Patiënten met chronische pancreatitis die een vroege chirurgische behandeling ondergaan, hebben ook op de langere termijn minder pijn dan patiënten die eerst een endoscopische behandeling krijgen. Dit blijkt uit de langetermijnresultaten van de ESCAPE-studie die Charlotte van Veldhuisen (aios Chirurgie, OLVG, Amsterdam) in het kader van haar promotieonderzoek uitvoerde. “Op basis van de uitkomsten van deze en vergelijkbare studies bevelen we aan vroege chirurgie te overwegen bij patiënten met chronische pancreatitis en een verwijde ductus pancreaticus.”

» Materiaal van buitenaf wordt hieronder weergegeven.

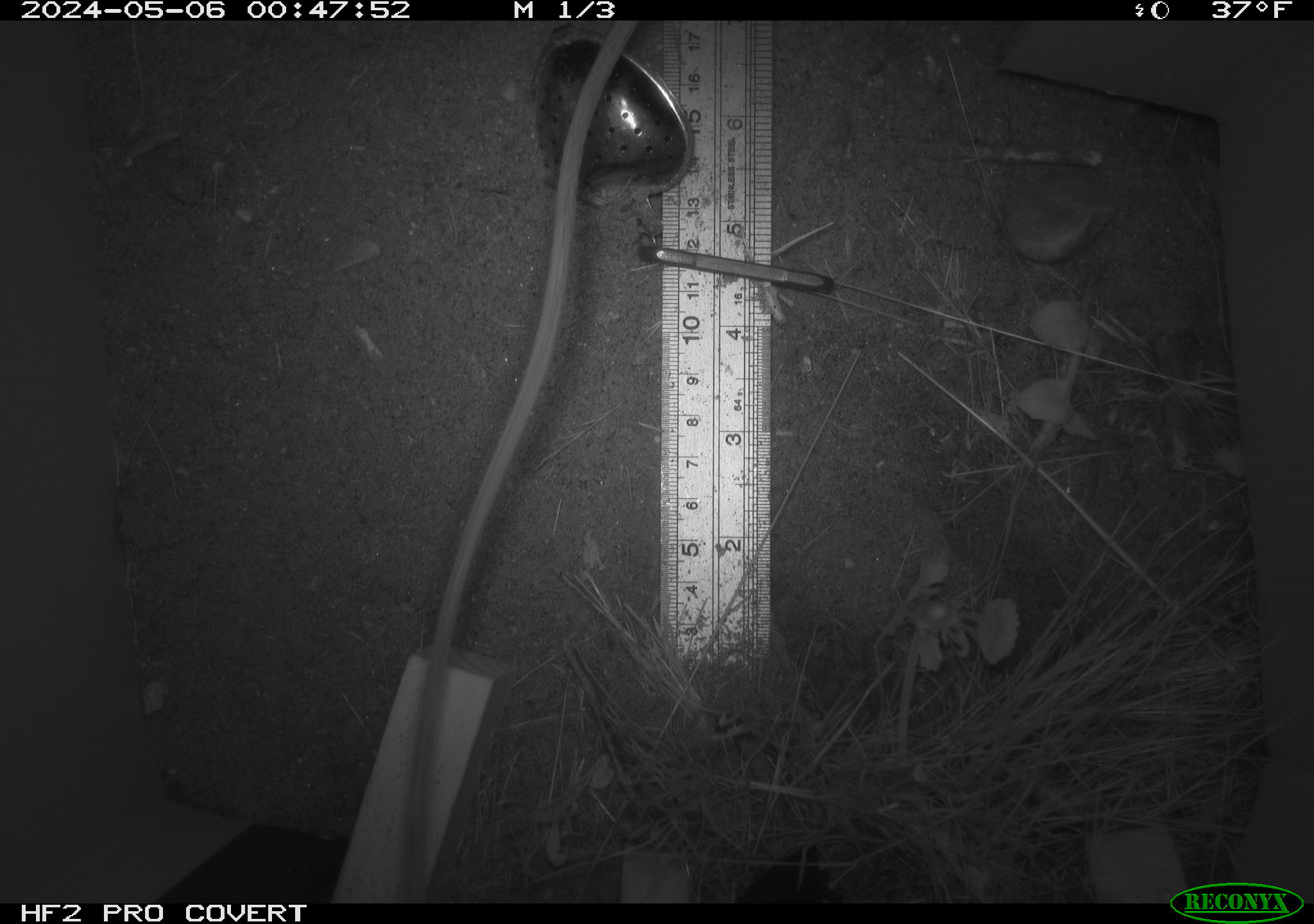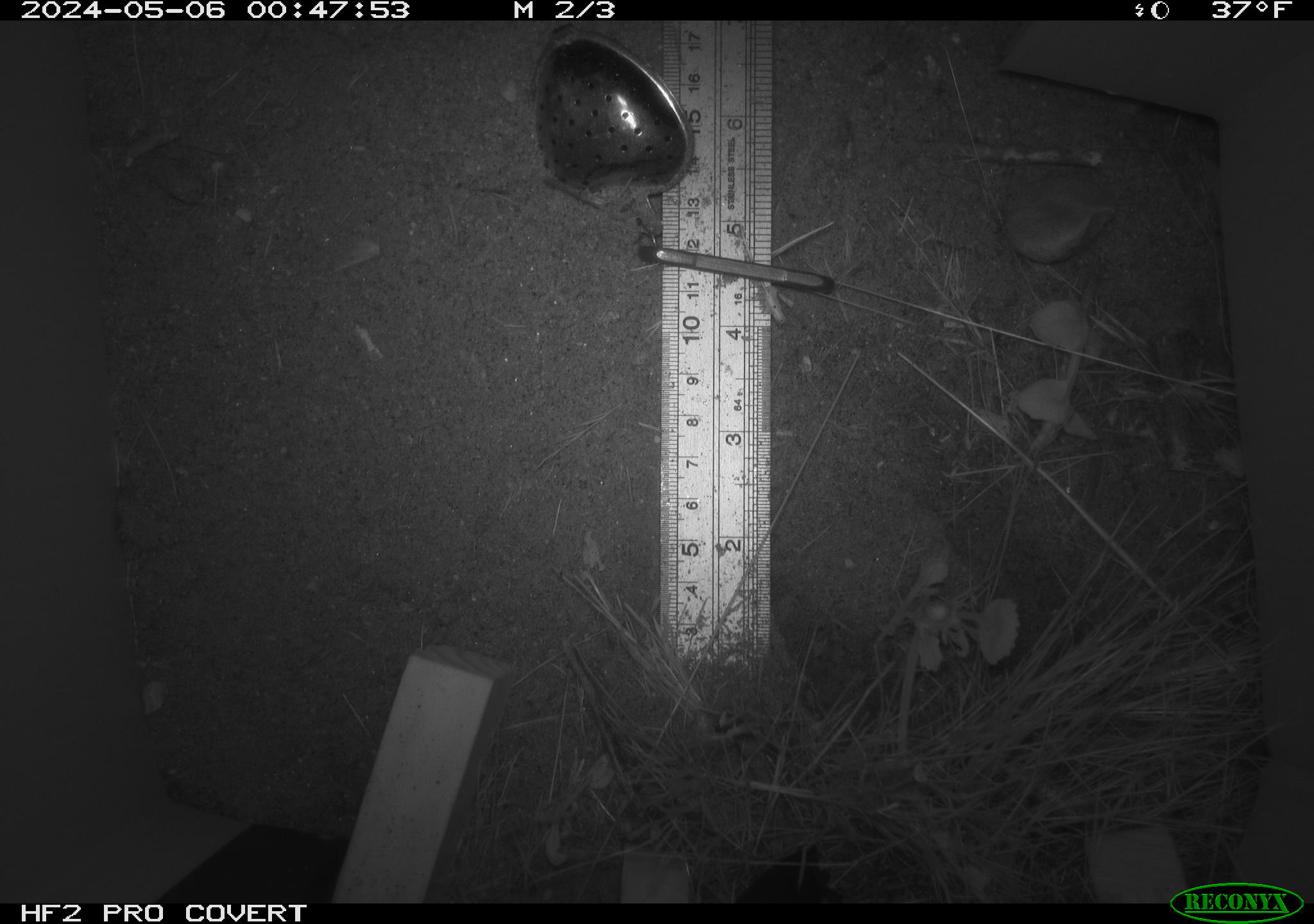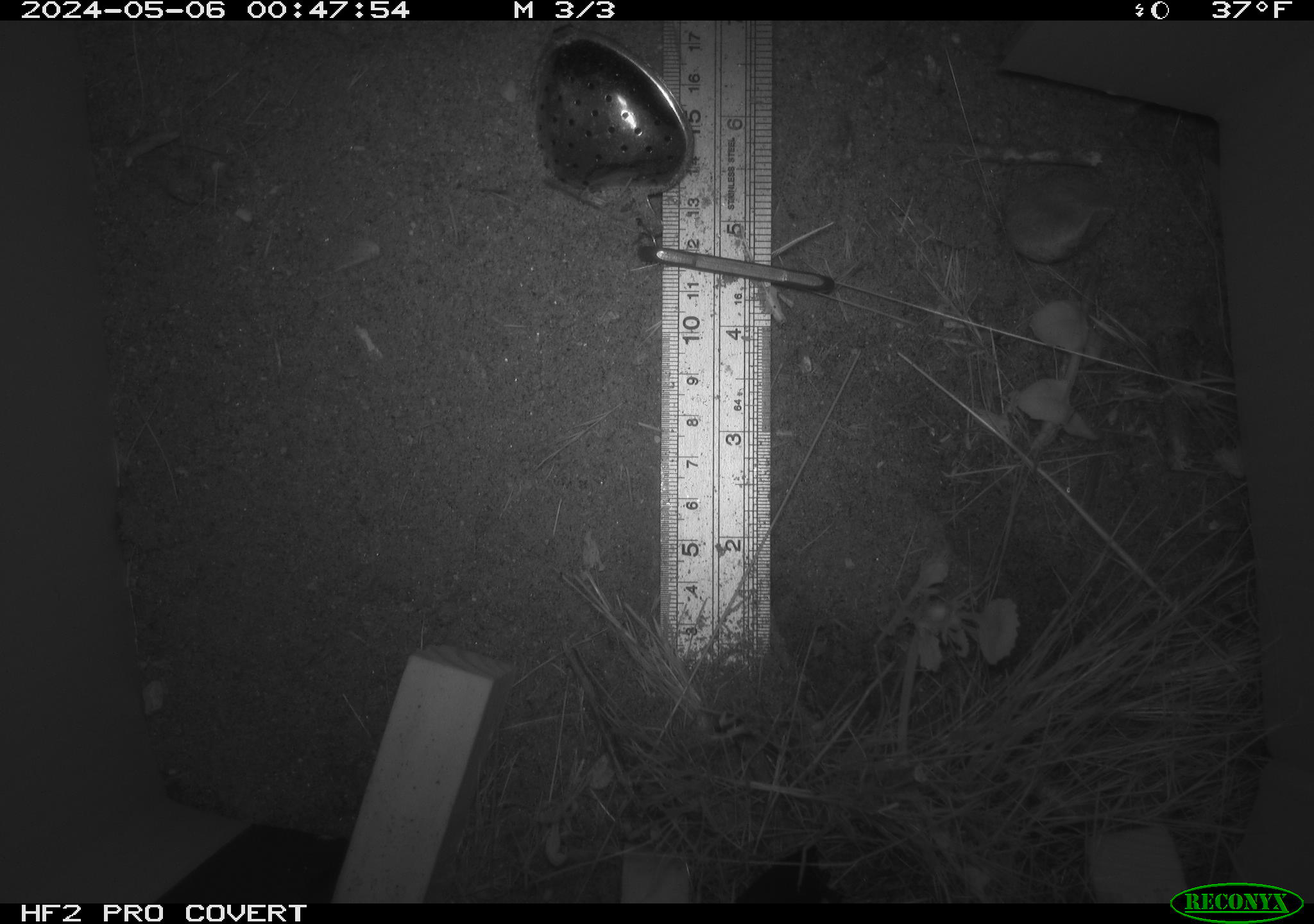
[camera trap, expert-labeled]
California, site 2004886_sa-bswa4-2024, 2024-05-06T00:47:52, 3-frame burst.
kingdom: Animalia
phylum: Chordata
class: Mammalia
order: Rodentia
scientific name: Rodentia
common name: rodent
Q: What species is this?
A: Rodent (Rodentia).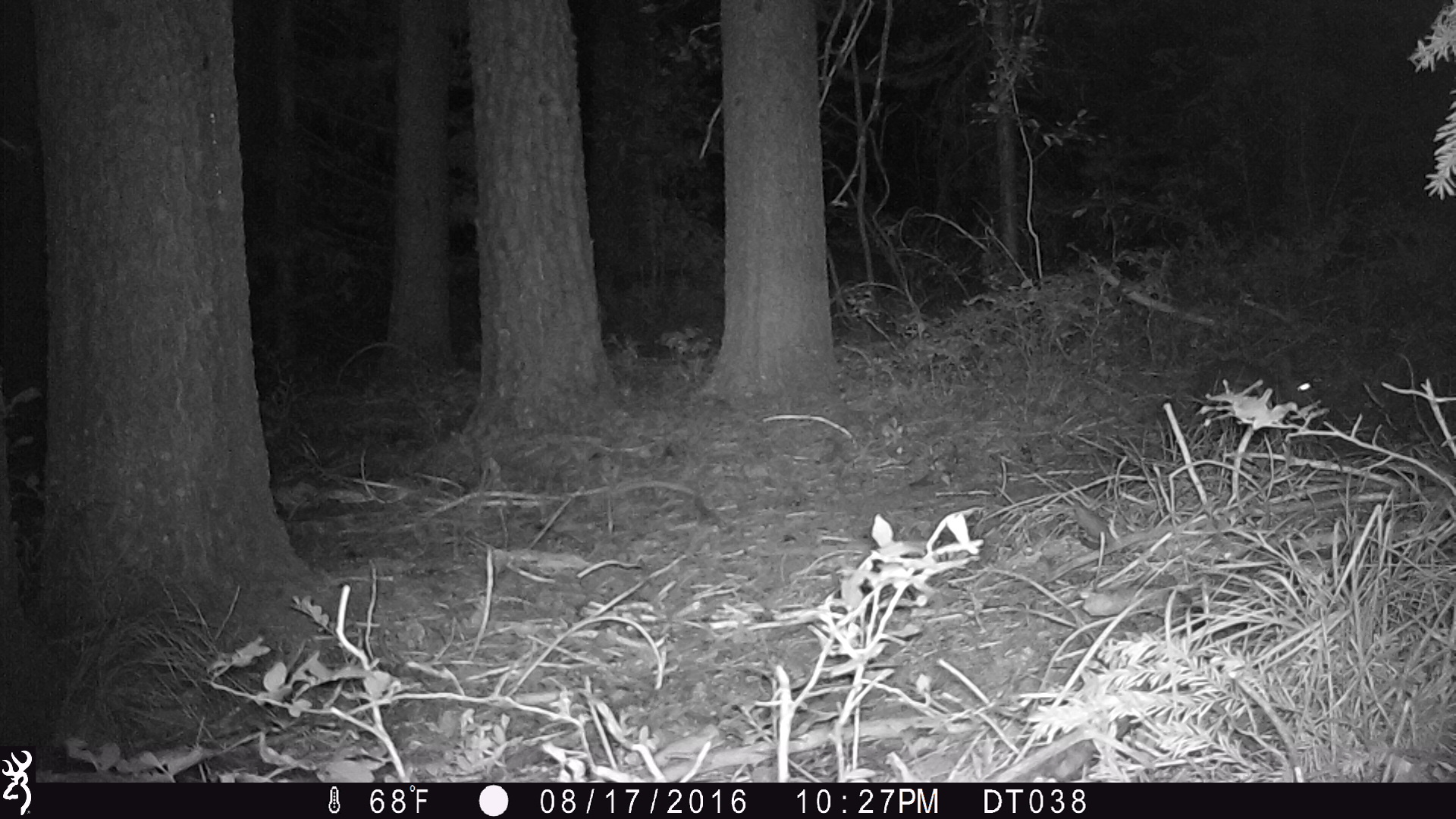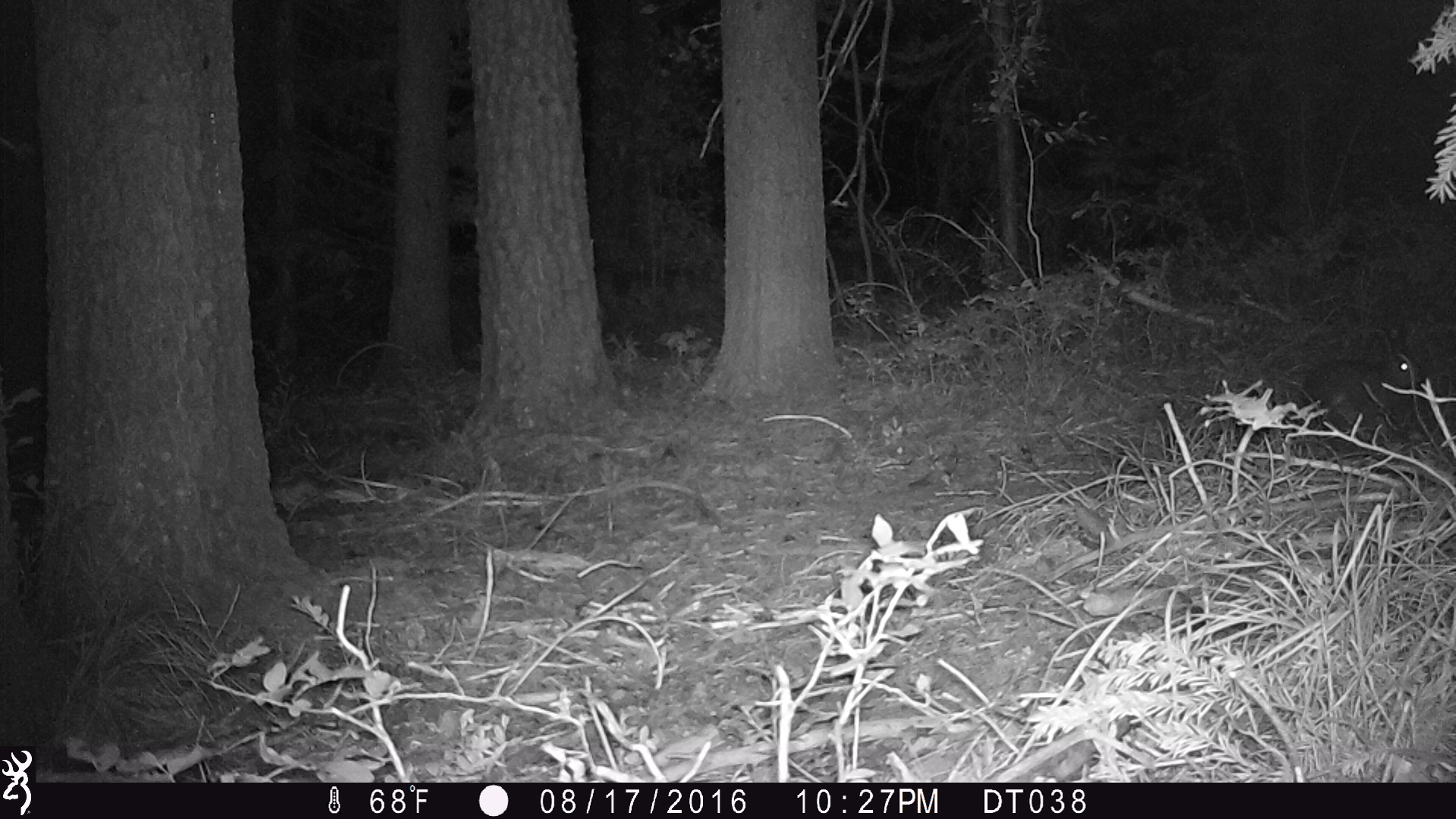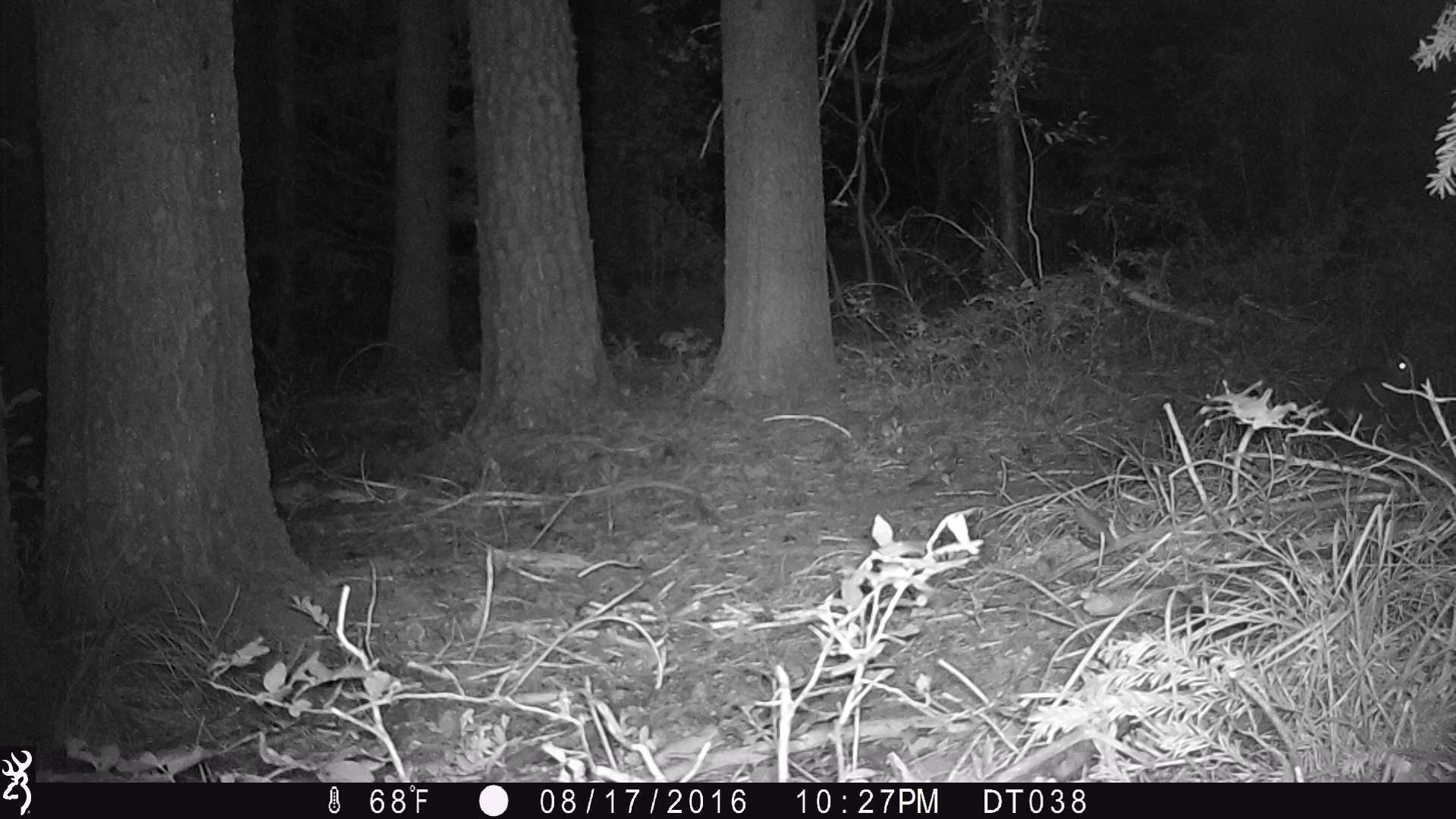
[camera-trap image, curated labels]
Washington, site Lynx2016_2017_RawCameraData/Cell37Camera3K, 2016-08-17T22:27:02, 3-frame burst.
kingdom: Animalia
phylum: Chordata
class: Mammalia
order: Lagomorpha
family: Leporidae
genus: Lepus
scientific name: Lepus americanus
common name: snowshoe hare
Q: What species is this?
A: Lepus americanus (snowshoe hare).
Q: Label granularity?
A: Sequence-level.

Binnen de huidige praktijk worden de pijnsymptomen bij patiënten met chronische pancreatitis eerst behandeld met medicijnen zoals opioïde analgetica. Bij falen worden patiënten verwezen voor een endoscopische behandeling. “Chirurgie is dan vaak een laatste redmiddel”, vertelt Van Veldhuisen over de aanleiding van de ESCAPE-studie. “Maar de afgelopen jaren wezen steeds meer studies erop dat chirurgie eerder in het ziektetraject mogelijk betere uitkomsten (pijnverlichting) geeft. Of dit echt zo is, wilden we gerandomiseerd uitzoeken. Daarom is vanuit de Pancreatitis Werkgroep Nederland de ESCAPE-studie opgezet.” Deze studie liep van 2011 tot 2016 en randomiseerde 88 patiënten met chronische pancreatitis met een verwijde ductus pancreaticus en eventueel ook inflammatie in de pancreaskop. De controlegroep ontving de standaard stapsgewijze behandeling, bestaande uit een medicamenteuze behandeling met indien nodig een endoscopische interventie en bij falen een chirurgische behandeling. De interventiegroep ontving een vroege chirurgische behandeling. “Dit initiële onderzoek, gepubliceerd in 2020 in JAMA, liet zien dat de vroege chirurgische benadering na anderhalf jaar follow-up significant minder pijn gaf (op basis van de Izbicki-pijnscore) dan eerst een endoscopische interventie.1 “Maar een belangrijke vraag naar aanleiding van deze studieresultaten was: hoe zit het met de lange termijn?”
Vervolgonderzoek
Om dit uit te zoeken zijn alle patiënten die deelnamen aan de ESCAPE-studie ongeveer 8 jaar later gevraagd voor een vervolgonderzoek.2 De primaire uitkomstmaat was gelijk aan de initiële studie: pijn bepaald met de Izbicki-pijnscore. Van de 88 initiële patiënten waren er 23 gedurende de follow-upperiode overleden (11 patiënten in de vroege-chirurgiegroep en 12 in de endoscopiegroep). Van Veldhuisen: “Alle overige patiënten die wilden deelnemen aan dit vervolgonderzoek, hebben we vragenlijsten gestuurd. Daarnaast brachten we in kaart welke aanvullende behandelingen zij in de tussenliggende periode hadden ontvangen.”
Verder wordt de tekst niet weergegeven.